Build systems: MSBuild

Last week we've covered Make -- an ubiquitous build tool in the Linux world. There's a variant on Make for Windows as well (nmake), but the real workhorse on Windows is MSBuild. MSBuild is the default build system used by Visual Studio for .NET and C++. Originally a part of the .NET framework, it has grown over time to cover more use cases and is now maintained as an independent project.

Overview

MSBuild is actually multiple projects in one. At its core, it's actually Make, but there are many layers and functions which have been added to it to cater for the many different use cases. Before we look at all the extra functionality, I want to show you the core concept of MSBuild, which is the same as for Make or any other build system really: Transforming inputs into outputs.

In MSBuild, the build files are written in XML. A target node defines the inputs and outputs, and contains multiple task nodes which do the transformation. Here's a simple example:

<Target Name="MyTarget" Inputs="file.cpp;file.h" Outputs="library.lib">
    <CL Sources="file.cpp"/>
    <LIB Sources="file.obj" OutputFile="library.lib">
</Target>

The CL and LIB elements are tasks. You can think of them as built-in function calls. If you squint a bit, doesn't this resemble Make a lot? Just as reminder, this is how it would look like in Make:

library.lib : file.cpp file.h
    cl.exe /c file.cpp
    lib.exe /OUT:library.lib file.obj

This is the core foundation of both Make and MSBuild. However, where Make only adds some convenience functionality on top, and relies on other tools to generate the build files, MSBuild integrates both this low-level core and many high-level concepts into one framework.

Logic

Besides variables like Make, MSBuild adds logic on variables through conditions. Conditions can be applied nearly everywhere and allow you to execute targets and tasks only if some condition holds. All tasks and targets can get a Condition attribute. On top of that, more complex constructs can be created including When, Choose and Otherwise elements. This enables complex switch statements and other logic to be evaluated as part of the build process. Typically, this logic will end up populating properties and item lists which are then consumed elsewhere.

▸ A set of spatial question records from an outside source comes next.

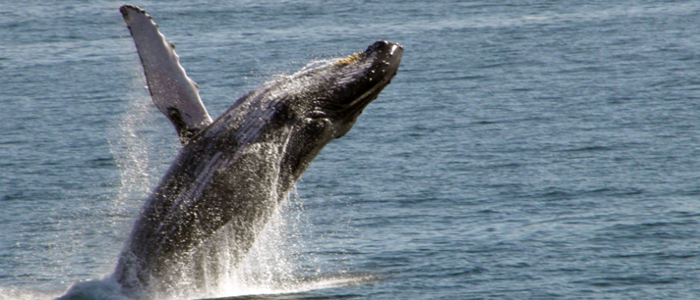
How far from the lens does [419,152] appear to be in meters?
16.3

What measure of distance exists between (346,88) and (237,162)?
1.11 m

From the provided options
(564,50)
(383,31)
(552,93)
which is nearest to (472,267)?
(552,93)

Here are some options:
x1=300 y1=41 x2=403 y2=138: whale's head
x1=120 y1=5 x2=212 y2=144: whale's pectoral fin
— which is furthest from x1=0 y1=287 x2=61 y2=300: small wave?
x1=300 y1=41 x2=403 y2=138: whale's head

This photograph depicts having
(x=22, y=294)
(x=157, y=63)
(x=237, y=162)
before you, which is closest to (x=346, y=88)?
(x=237, y=162)

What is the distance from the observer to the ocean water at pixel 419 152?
1081cm

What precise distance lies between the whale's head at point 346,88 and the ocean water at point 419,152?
5.40ft

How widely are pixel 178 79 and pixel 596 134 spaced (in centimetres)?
931

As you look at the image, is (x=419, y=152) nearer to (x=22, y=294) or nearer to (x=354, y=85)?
(x=354, y=85)

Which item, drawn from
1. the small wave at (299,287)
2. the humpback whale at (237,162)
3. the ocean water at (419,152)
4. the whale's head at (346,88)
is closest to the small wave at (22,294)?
the ocean water at (419,152)

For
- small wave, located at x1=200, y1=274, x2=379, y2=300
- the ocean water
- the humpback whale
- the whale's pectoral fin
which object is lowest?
the ocean water

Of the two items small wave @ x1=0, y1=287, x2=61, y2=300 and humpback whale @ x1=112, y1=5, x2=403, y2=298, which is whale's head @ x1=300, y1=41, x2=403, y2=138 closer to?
humpback whale @ x1=112, y1=5, x2=403, y2=298

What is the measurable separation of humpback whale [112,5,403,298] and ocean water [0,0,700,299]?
1.40ft

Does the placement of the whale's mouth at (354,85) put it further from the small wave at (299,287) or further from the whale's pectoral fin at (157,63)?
the small wave at (299,287)

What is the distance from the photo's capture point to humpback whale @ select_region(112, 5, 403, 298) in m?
8.59
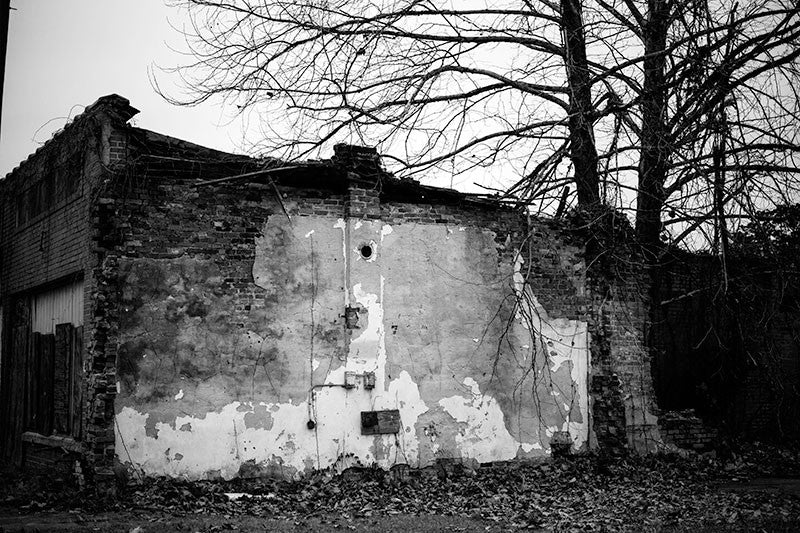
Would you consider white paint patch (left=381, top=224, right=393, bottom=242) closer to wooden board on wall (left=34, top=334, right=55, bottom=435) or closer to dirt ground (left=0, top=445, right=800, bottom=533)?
dirt ground (left=0, top=445, right=800, bottom=533)

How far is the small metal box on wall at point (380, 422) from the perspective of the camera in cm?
1061

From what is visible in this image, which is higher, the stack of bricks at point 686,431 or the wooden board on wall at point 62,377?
the wooden board on wall at point 62,377

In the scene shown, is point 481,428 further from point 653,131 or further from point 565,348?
point 653,131

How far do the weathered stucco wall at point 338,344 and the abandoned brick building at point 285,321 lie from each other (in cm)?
2

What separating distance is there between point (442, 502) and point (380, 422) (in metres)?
1.76

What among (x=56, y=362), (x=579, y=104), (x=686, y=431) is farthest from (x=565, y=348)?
(x=56, y=362)

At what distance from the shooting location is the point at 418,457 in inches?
430

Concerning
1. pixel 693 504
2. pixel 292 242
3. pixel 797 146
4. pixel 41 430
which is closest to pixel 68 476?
pixel 41 430

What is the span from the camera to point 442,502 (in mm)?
9250

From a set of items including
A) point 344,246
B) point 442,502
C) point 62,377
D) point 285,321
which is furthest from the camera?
point 62,377

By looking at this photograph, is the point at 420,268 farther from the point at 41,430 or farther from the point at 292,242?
the point at 41,430

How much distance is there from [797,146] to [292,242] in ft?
22.1

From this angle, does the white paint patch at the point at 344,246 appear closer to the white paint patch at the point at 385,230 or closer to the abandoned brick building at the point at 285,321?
the abandoned brick building at the point at 285,321

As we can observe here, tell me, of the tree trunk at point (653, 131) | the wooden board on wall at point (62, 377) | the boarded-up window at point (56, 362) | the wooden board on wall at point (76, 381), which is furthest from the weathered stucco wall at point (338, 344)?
the wooden board on wall at point (62, 377)
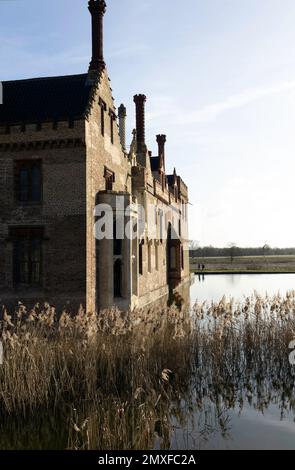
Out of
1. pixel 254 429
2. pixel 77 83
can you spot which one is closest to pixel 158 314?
pixel 254 429

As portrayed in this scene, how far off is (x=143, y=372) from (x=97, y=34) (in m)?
14.8

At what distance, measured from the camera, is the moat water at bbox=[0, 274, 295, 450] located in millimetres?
7758

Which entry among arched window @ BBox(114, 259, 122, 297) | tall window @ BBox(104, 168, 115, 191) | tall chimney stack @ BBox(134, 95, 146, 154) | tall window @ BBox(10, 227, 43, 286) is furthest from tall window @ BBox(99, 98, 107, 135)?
tall chimney stack @ BBox(134, 95, 146, 154)

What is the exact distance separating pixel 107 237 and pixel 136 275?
12.5ft

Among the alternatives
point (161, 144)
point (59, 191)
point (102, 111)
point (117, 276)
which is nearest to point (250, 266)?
point (161, 144)

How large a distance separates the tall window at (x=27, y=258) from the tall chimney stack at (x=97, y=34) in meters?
7.44

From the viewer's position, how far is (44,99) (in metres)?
18.4

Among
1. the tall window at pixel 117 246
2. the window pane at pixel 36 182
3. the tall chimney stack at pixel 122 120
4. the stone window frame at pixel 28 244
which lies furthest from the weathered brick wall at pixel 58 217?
the tall chimney stack at pixel 122 120

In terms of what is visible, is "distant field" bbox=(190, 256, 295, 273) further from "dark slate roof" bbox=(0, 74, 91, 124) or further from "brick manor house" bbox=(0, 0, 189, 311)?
"dark slate roof" bbox=(0, 74, 91, 124)

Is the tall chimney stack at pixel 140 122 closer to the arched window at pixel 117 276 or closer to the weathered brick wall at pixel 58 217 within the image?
the arched window at pixel 117 276

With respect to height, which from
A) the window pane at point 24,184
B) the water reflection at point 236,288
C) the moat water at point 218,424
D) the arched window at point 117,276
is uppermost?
Answer: the window pane at point 24,184

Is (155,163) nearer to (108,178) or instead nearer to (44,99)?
(108,178)

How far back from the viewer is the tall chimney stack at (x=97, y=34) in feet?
60.7

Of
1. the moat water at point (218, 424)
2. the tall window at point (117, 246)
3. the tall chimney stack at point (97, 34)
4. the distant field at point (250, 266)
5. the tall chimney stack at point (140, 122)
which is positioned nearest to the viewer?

MSBuild doesn't stop on logic embedded in conditional expressions and the XML though. MSBuild is built on .NET and that provides another source of interesting functionality -- the ability to call .NET methods. It's not quite C#, but it allows you do to things like @(theItem->IndexOf('r')). Or you can initialize a property using $([System.DateTime]::Now). The way it's integrated doesn't allow for large-scale scripting, but to make it easy to call a function here and there.

Tasks

Thanks to .NET and easy class loading, MSBuild also provides a very wide range of pre-made tasks. Instead of specifying the command line of a tool directly, there's a task for everything from file copying to C# manifest resource name creation. The tasks are also a good example where MSBuild has grown on a per-client basis, instead of being designed into shape: There's very specific functionality like a RequiresFramework35SP1AssemblyTask which can do things like writing a desktop shortcut -- functionality which I would have expected to be provided outside of the core MSBuild distribution.

On the other hand, there's a large chunk of functionality which I care about that is actually external -- the ability to build C++ projects. C++ support into MSBuild was gradually added and unfortunately, it never ended up being a first-class citizen. Even today, the solution file is not a MSBuild file, and there's special magic to handle it (if you want to see what's happening, you need to set the environment variable MSBuildEmitSolution=1 and then invoke MSBuild on the solution.)

C++ integration

C++ integration happened through the addition of a slew of new tasks like the CL Task which is a wrapper around cl.exe. It literally wraps every single parameter you can pass to CL into an attribute. Unlike the C# integration however, the output handling was omitted from the C++ tasks. The Csc task (which calls the C# compiler) provides TaskParameter values which allow you to specify the output easily (you can write the output file name into a property for example). Unfortunately, that's not the case for the CL task, which requires you to specify the outputs manually.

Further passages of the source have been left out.